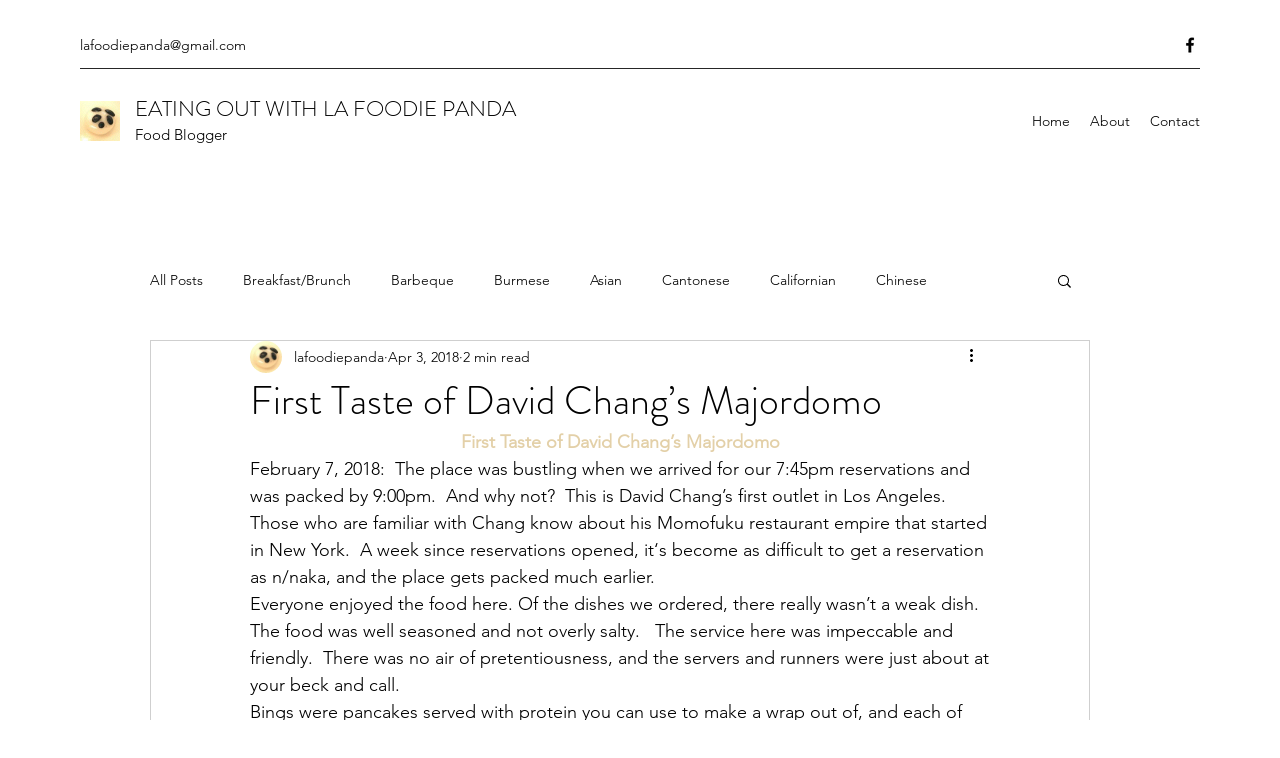

--- FILE ---
content_type: text/css; charset=utf-8
request_url: https://www.lafoodiepanda.com/_serverless/pro-gallery-css-v4-server/layoutCss?ver=2&id=2vbrq-not-scoped&items=3742_4032_2268%7C3509_4032_2268%7C3250_4032_2268%7C3512_4032_2268%7C3699_4032_2268%7C3728_960_540%7C3474_4032_2268%7C3563_4032_2268%7C3498_4032_2268%7C3510_4032_2268%7C3367_4032_2268%7C3353_4032_2268%7C3506_4032_2268%7C3411_4032_2268%7C3336_4032_2268%7C3214_960_482%7C3413_2256_4032%7C3393_4032_2256%7C3545_4032_2268%7C3371_4032_2268&container=1377_740_3310_720&options=gallerySizeType:px%7CenableInfiniteScroll:true%7CtitlePlacement:SHOW_ON_HOVER%7CgridStyle:1%7CimageMargin:20%7CgalleryLayout:2%7CisVertical:false%7CnumberOfImagesPerRow:3%7CgallerySizePx:300%7CcubeRatio:1%7CcubeType:fill%7CgalleryThumbnailsAlignment:bottom%7CthumbnailSpacings:0
body_size: -86
content:
#pro-gallery-2vbrq-not-scoped [data-hook="item-container"][data-idx="0"].gallery-item-container{opacity: 1 !important;display: block !important;transition: opacity .2s ease !important;top: 0px !important;left: 0px !important;right: auto !important;height: 233px !important;width: 233px !important;} #pro-gallery-2vbrq-not-scoped [data-hook="item-container"][data-idx="0"] .gallery-item-common-info-outer{height: 100% !important;} #pro-gallery-2vbrq-not-scoped [data-hook="item-container"][data-idx="0"] .gallery-item-common-info{height: 100% !important;width: 100% !important;} #pro-gallery-2vbrq-not-scoped [data-hook="item-container"][data-idx="0"] .gallery-item-wrapper{width: 233px !important;height: 233px !important;margin: 0 !important;} #pro-gallery-2vbrq-not-scoped [data-hook="item-container"][data-idx="0"] .gallery-item-content{width: 233px !important;height: 233px !important;margin: 0px 0px !important;opacity: 1 !important;} #pro-gallery-2vbrq-not-scoped [data-hook="item-container"][data-idx="0"] .gallery-item-hover{width: 233px !important;height: 233px !important;opacity: 1 !important;} #pro-gallery-2vbrq-not-scoped [data-hook="item-container"][data-idx="0"] .item-hover-flex-container{width: 233px !important;height: 233px !important;margin: 0px 0px !important;opacity: 1 !important;} #pro-gallery-2vbrq-not-scoped [data-hook="item-container"][data-idx="0"] .gallery-item-wrapper img{width: 100% !important;height: 100% !important;opacity: 1 !important;} #pro-gallery-2vbrq-not-scoped [data-hook="item-container"][data-idx="1"].gallery-item-container{opacity: 1 !important;display: block !important;transition: opacity .2s ease !important;top: 0px !important;left: 253px !important;right: auto !important;height: 233px !important;width: 234px !important;} #pro-gallery-2vbrq-not-scoped [data-hook="item-container"][data-idx="1"] .gallery-item-common-info-outer{height: 100% !important;} #pro-gallery-2vbrq-not-scoped [data-hook="item-container"][data-idx="1"] .gallery-item-common-info{height: 100% !important;width: 100% !important;} #pro-gallery-2vbrq-not-scoped [data-hook="item-container"][data-idx="1"] .gallery-item-wrapper{width: 234px !important;height: 233px !important;margin: 0 !important;} #pro-gallery-2vbrq-not-scoped [data-hook="item-container"][data-idx="1"] .gallery-item-content{width: 234px !important;height: 233px !important;margin: 0px 0px !important;opacity: 1 !important;} #pro-gallery-2vbrq-not-scoped [data-hook="item-container"][data-idx="1"] .gallery-item-hover{width: 234px !important;height: 233px !important;opacity: 1 !important;} #pro-gallery-2vbrq-not-scoped [data-hook="item-container"][data-idx="1"] .item-hover-flex-container{width: 234px !important;height: 233px !important;margin: 0px 0px !important;opacity: 1 !important;} #pro-gallery-2vbrq-not-scoped [data-hook="item-container"][data-idx="1"] .gallery-item-wrapper img{width: 100% !important;height: 100% !important;opacity: 1 !important;} #pro-gallery-2vbrq-not-scoped [data-hook="item-container"][data-idx="2"].gallery-item-container{opacity: 1 !important;display: block !important;transition: opacity .2s ease !important;top: 0px !important;left: 507px !important;right: auto !important;height: 233px !important;width: 233px !important;} #pro-gallery-2vbrq-not-scoped [data-hook="item-container"][data-idx="2"] .gallery-item-common-info-outer{height: 100% !important;} #pro-gallery-2vbrq-not-scoped [data-hook="item-container"][data-idx="2"] .gallery-item-common-info{height: 100% !important;width: 100% !important;} #pro-gallery-2vbrq-not-scoped [data-hook="item-container"][data-idx="2"] .gallery-item-wrapper{width: 233px !important;height: 233px !important;margin: 0 !important;} #pro-gallery-2vbrq-not-scoped [data-hook="item-container"][data-idx="2"] .gallery-item-content{width: 233px !important;height: 233px !important;margin: 0px 0px !important;opacity: 1 !important;} #pro-gallery-2vbrq-not-scoped [data-hook="item-container"][data-idx="2"] .gallery-item-hover{width: 233px !important;height: 233px !important;opacity: 1 !important;} #pro-gallery-2vbrq-not-scoped [data-hook="item-container"][data-idx="2"] .item-hover-flex-container{width: 233px !important;height: 233px !important;margin: 0px 0px !important;opacity: 1 !important;} #pro-gallery-2vbrq-not-scoped [data-hook="item-container"][data-idx="2"] .gallery-item-wrapper img{width: 100% !important;height: 100% !important;opacity: 1 !important;} #pro-gallery-2vbrq-not-scoped [data-hook="item-container"][data-idx="3"]{display: none !important;} #pro-gallery-2vbrq-not-scoped [data-hook="item-container"][data-idx="4"]{display: none !important;} #pro-gallery-2vbrq-not-scoped [data-hook="item-container"][data-idx="5"]{display: none !important;} #pro-gallery-2vbrq-not-scoped [data-hook="item-container"][data-idx="6"]{display: none !important;} #pro-gallery-2vbrq-not-scoped [data-hook="item-container"][data-idx="7"]{display: none !important;} #pro-gallery-2vbrq-not-scoped [data-hook="item-container"][data-idx="8"]{display: none !important;} #pro-gallery-2vbrq-not-scoped [data-hook="item-container"][data-idx="9"]{display: none !important;} #pro-gallery-2vbrq-not-scoped [data-hook="item-container"][data-idx="10"]{display: none !important;} #pro-gallery-2vbrq-not-scoped [data-hook="item-container"][data-idx="11"]{display: none !important;} #pro-gallery-2vbrq-not-scoped [data-hook="item-container"][data-idx="12"]{display: none !important;} #pro-gallery-2vbrq-not-scoped [data-hook="item-container"][data-idx="13"]{display: none !important;} #pro-gallery-2vbrq-not-scoped [data-hook="item-container"][data-idx="14"]{display: none !important;} #pro-gallery-2vbrq-not-scoped [data-hook="item-container"][data-idx="15"]{display: none !important;} #pro-gallery-2vbrq-not-scoped [data-hook="item-container"][data-idx="16"]{display: none !important;} #pro-gallery-2vbrq-not-scoped [data-hook="item-container"][data-idx="17"]{display: none !important;} #pro-gallery-2vbrq-not-scoped [data-hook="item-container"][data-idx="18"]{display: none !important;} #pro-gallery-2vbrq-not-scoped [data-hook="item-container"][data-idx="19"]{display: none !important;} #pro-gallery-2vbrq-not-scoped .pro-gallery-prerender{height:1751px !important;}#pro-gallery-2vbrq-not-scoped {height:1751px !important; width:740px !important;}#pro-gallery-2vbrq-not-scoped .pro-gallery-margin-container {height:1751px !important;}#pro-gallery-2vbrq-not-scoped .pro-gallery {height:1751px !important; width:740px !important;}#pro-gallery-2vbrq-not-scoped .pro-gallery-parent-container {height:1751px !important; width:760px !important;}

• Directions for this task: Output nothing but the records above, word for word, with the pictures removed.

• Result:
--- FILE ---
content_type: text/css; charset=utf-8
request_url: https://www.lafoodiepanda.com/_serverless/pro-gallery-css-v4-server/layoutCss?ver=2&id=2vbrq-not-scoped&items=3742_4032_2268%7C3509_4032_2268%7C3250_4032_2268%7C3512_4032_2268%7C3699_4032_2268%7C3728_960_540%7C3474_4032_2268%7C3563_4032_2268%7C3498_4032_2268%7C3510_4032_2268%7C3367_4032_2268%7C3353_4032_2268%7C3506_4032_2268%7C3411_4032_2268%7C3336_4032_2268%7C3214_960_482%7C3413_2256_4032%7C3393_4032_2256%7C3545_4032_2268%7C3371_4032_2268&container=1377_740_3310_720&options=gallerySizeType:px%7CenableInfiniteScroll:true%7CtitlePlacement:SHOW_ON_HOVER%7CgridStyle:1%7CimageMargin:20%7CgalleryLayout:2%7CisVertical:false%7CnumberOfImagesPerRow:3%7CgallerySizePx:300%7CcubeRatio:1%7CcubeType:fill%7CgalleryThumbnailsAlignment:bottom%7CthumbnailSpacings:0
body_size: -86
content:
#pro-gallery-2vbrq-not-scoped [data-hook="item-container"][data-idx="0"].gallery-item-container{opacity: 1 !important;display: block !important;transition: opacity .2s ease !important;top: 0px !important;left: 0px !important;right: auto !important;height: 233px !important;width: 233px !important;} #pro-gallery-2vbrq-not-scoped [data-hook="item-container"][data-idx="0"] .gallery-item-common-info-outer{height: 100% !important;} #pro-gallery-2vbrq-not-scoped [data-hook="item-container"][data-idx="0"] .gallery-item-common-info{height: 100% !important;width: 100% !important;} #pro-gallery-2vbrq-not-scoped [data-hook="item-container"][data-idx="0"] .gallery-item-wrapper{width: 233px !important;height: 233px !important;margin: 0 !important;} #pro-gallery-2vbrq-not-scoped [data-hook="item-container"][data-idx="0"] .gallery-item-content{width: 233px !important;height: 233px !important;margin: 0px 0px !important;opacity: 1 !important;} #pro-gallery-2vbrq-not-scoped [data-hook="item-container"][data-idx="0"] .gallery-item-hover{width: 233px !important;height: 233px !important;opacity: 1 !important;} #pro-gallery-2vbrq-not-scoped [data-hook="item-container"][data-idx="0"] .item-hover-flex-container{width: 233px !important;height: 233px !important;margin: 0px 0px !important;opacity: 1 !important;} #pro-gallery-2vbrq-not-scoped [data-hook="item-container"][data-idx="0"] .gallery-item-wrapper img{width: 100% !important;height: 100% !important;opacity: 1 !important;} #pro-gallery-2vbrq-not-scoped [data-hook="item-container"][data-idx="1"].gallery-item-container{opacity: 1 !important;display: block !important;transition: opacity .2s ease !important;top: 0px !important;left: 253px !important;right: auto !important;height: 233px !important;width: 234px !important;} #pro-gallery-2vbrq-not-scoped [data-hook="item-container"][data-idx="1"] .gallery-item-common-info-outer{height: 100% !important;} #pro-gallery-2vbrq-not-scoped [data-hook="item-container"][data-idx="1"] .gallery-item-common-info{height: 100% !important;width: 100% !important;} #pro-gallery-2vbrq-not-scoped [data-hook="item-container"][data-idx="1"] .gallery-item-wrapper{width: 234px !important;height: 233px !important;margin: 0 !important;} #pro-gallery-2vbrq-not-scoped [data-hook="item-container"][data-idx="1"] .gallery-item-content{width: 234px !important;height: 233px !important;margin: 0px 0px !important;opacity: 1 !important;} #pro-gallery-2vbrq-not-scoped [data-hook="item-container"][data-idx="1"] .gallery-item-hover{width: 234px !important;height: 233px !important;opacity: 1 !important;} #pro-gallery-2vbrq-not-scoped [data-hook="item-container"][data-idx="1"] .item-hover-flex-container{width: 234px !important;height: 233px !important;margin: 0px 0px !important;opacity: 1 !important;} #pro-gallery-2vbrq-not-scoped [data-hook="item-container"][data-idx="1"] .gallery-item-wrapper img{width: 100% !important;height: 100% !important;opacity: 1 !important;} #pro-gallery-2vbrq-not-scoped [data-hook="item-container"][data-idx="2"].gallery-item-container{opacity: 1 !important;display: block !important;transition: opacity .2s ease !important;top: 0px !important;left: 507px !important;right: auto !important;height: 233px !important;width: 233px !important;} #pro-gallery-2vbrq-not-scoped [data-hook="item-container"][data-idx="2"] .gallery-item-common-info-outer{height: 100% !important;} #pro-gallery-2vbrq-not-scoped [data-hook="item-container"][data-idx="2"] .gallery-item-common-info{height: 100% !important;width: 100% !important;} #pro-gallery-2vbrq-not-scoped [data-hook="item-container"][data-idx="2"] .gallery-item-wrapper{width: 233px !important;height: 233px !important;margin: 0 !important;} #pro-gallery-2vbrq-not-scoped [data-hook="item-container"][data-idx="2"] .gallery-item-content{width: 233px !important;height: 233px !important;margin: 0px 0px !important;opacity: 1 !important;} #pro-gallery-2vbrq-not-scoped [data-hook="item-container"][data-idx="2"] .gallery-item-hover{width: 233px !important;height: 233px !important;opacity: 1 !important;} #pro-gallery-2vbrq-not-scoped [data-hook="item-container"][data-idx="2"] .item-hover-flex-container{width: 233px !important;height: 233px !important;margin: 0px 0px !important;opacity: 1 !important;} #pro-gallery-2vbrq-not-scoped [data-hook="item-container"][data-idx="2"] .gallery-item-wrapper img{width: 100% !important;height: 100% !important;opacity: 1 !important;} #pro-gallery-2vbrq-not-scoped [data-hook="item-container"][data-idx="3"]{display: none !important;} #pro-gallery-2vbrq-not-scoped [data-hook="item-container"][data-idx="4"]{display: none !important;} #pro-gallery-2vbrq-not-scoped [data-hook="item-container"][data-idx="5"]{display: none !important;} #pro-gallery-2vbrq-not-scoped [data-hook="item-container"][data-idx="6"]{display: none !important;} #pro-gallery-2vbrq-not-scoped [data-hook="item-container"][data-idx="7"]{display: none !important;} #pro-gallery-2vbrq-not-scoped [data-hook="item-container"][data-idx="8"]{display: none !important;} #pro-gallery-2vbrq-not-scoped [data-hook="item-container"][data-idx="9"]{display: none !important;} #pro-gallery-2vbrq-not-scoped [data-hook="item-container"][data-idx="10"]{display: none !important;} #pro-gallery-2vbrq-not-scoped [data-hook="item-container"][data-idx="11"]{display: none !important;} #pro-gallery-2vbrq-not-scoped [data-hook="item-container"][data-idx="12"]{display: none !important;} #pro-gallery-2vbrq-not-scoped [data-hook="item-container"][data-idx="13"]{display: none !important;} #pro-gallery-2vbrq-not-scoped [data-hook="item-container"][data-idx="14"]{display: none !important;} #pro-gallery-2vbrq-not-scoped [data-hook="item-container"][data-idx="15"]{display: none !important;} #pro-gallery-2vbrq-not-scoped [data-hook="item-container"][data-idx="16"]{display: none !important;} #pro-gallery-2vbrq-not-scoped [data-hook="item-container"][data-idx="17"]{display: none !important;} #pro-gallery-2vbrq-not-scoped [data-hook="item-container"][data-idx="18"]{display: none !important;} #pro-gallery-2vbrq-not-scoped [data-hook="item-container"][data-idx="19"]{display: none !important;} #pro-gallery-2vbrq-not-scoped .pro-gallery-prerender{height:1751px !important;}#pro-gallery-2vbrq-not-scoped {height:1751px !important; width:740px !important;}#pro-gallery-2vbrq-not-scoped .pro-gallery-margin-container {height:1751px !important;}#pro-gallery-2vbrq-not-scoped .pro-gallery {height:1751px !important; width:740px !important;}#pro-gallery-2vbrq-not-scoped .pro-gallery-parent-container {height:1751px !important; width:760px !important;}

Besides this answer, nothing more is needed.